On the other hand, no great changes in doctrine can be expected from him, Brunero said. As archbishop, he was an uncompromising critic of Argentina’s law on same-sex marriages and of any attempt to decriminalise abortion.

But she did predict he might bring a breath of fresh air to other issues.

“Ninety percent of theologians believe that women can exercise the priesthood, and the majority also want priests to be able to marry. It is possible that steps in this direction may be taken during his papacy,” she said.

Brunero said the priesthood is the Church institution facing the deepest crisis at present. Half of the priests ordained in recent years have left the priesthood, not because of loss of faith, but “because they fell in love, or came into conflict with Church structures because of its rigidity on the issue,” she said.

She pointed out that the first Vatican Council, in 1869, focused on the figure of the pope. The second, in 1959, focused on the bishops. “Perhaps there will now be a third council focused on priests,” she said.

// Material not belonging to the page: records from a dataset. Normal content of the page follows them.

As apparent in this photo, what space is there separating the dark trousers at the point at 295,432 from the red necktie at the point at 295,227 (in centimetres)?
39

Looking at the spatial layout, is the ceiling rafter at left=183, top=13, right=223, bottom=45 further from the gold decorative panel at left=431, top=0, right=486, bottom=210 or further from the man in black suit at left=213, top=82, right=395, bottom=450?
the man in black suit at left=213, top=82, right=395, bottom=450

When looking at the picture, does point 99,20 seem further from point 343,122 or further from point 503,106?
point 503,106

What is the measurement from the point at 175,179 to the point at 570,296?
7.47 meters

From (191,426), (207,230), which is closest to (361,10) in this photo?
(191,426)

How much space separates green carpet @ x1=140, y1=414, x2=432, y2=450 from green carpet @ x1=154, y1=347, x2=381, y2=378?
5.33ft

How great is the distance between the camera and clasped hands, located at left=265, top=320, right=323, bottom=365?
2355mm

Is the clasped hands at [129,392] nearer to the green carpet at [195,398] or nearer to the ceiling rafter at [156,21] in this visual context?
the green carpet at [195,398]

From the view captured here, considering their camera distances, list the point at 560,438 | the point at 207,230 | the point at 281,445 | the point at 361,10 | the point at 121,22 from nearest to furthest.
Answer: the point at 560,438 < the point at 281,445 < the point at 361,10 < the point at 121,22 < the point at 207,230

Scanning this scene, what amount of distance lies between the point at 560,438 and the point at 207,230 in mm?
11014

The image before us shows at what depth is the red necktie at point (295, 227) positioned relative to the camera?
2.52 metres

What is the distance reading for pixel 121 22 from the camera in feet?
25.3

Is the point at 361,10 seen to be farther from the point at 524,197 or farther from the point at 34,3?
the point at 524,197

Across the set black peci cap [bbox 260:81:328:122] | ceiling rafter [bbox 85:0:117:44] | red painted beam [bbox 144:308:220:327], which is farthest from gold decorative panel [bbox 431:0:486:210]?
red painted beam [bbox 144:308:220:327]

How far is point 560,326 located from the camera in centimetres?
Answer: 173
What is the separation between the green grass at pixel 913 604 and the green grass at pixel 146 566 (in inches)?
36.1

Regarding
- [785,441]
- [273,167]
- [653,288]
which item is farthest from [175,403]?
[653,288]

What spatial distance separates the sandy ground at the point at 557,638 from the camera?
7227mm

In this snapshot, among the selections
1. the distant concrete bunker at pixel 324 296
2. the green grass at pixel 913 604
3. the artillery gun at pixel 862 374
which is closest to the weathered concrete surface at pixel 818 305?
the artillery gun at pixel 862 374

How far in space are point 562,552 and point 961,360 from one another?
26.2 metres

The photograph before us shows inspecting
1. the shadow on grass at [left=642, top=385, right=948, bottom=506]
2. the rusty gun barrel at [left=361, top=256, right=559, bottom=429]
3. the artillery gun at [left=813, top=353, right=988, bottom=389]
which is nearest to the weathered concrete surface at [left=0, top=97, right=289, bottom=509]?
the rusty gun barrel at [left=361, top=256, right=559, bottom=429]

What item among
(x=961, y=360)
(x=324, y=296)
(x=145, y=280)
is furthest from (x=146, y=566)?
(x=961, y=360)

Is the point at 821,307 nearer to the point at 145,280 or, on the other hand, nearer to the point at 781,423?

In contrast with the conservatism of his other positions, in Buenos Aires Bergoglio reprimanded priests who refused to baptise the children of single mothers. He also accepted non-Catholic godparents for baptism candidates, Gustavo Vera, an activist for the rights of victims of labour and sex trafficking, told IPS.

The pope is open to inter-faith dialogue, and has had frequent contacts with representatives of the Jewish religion in Argentina.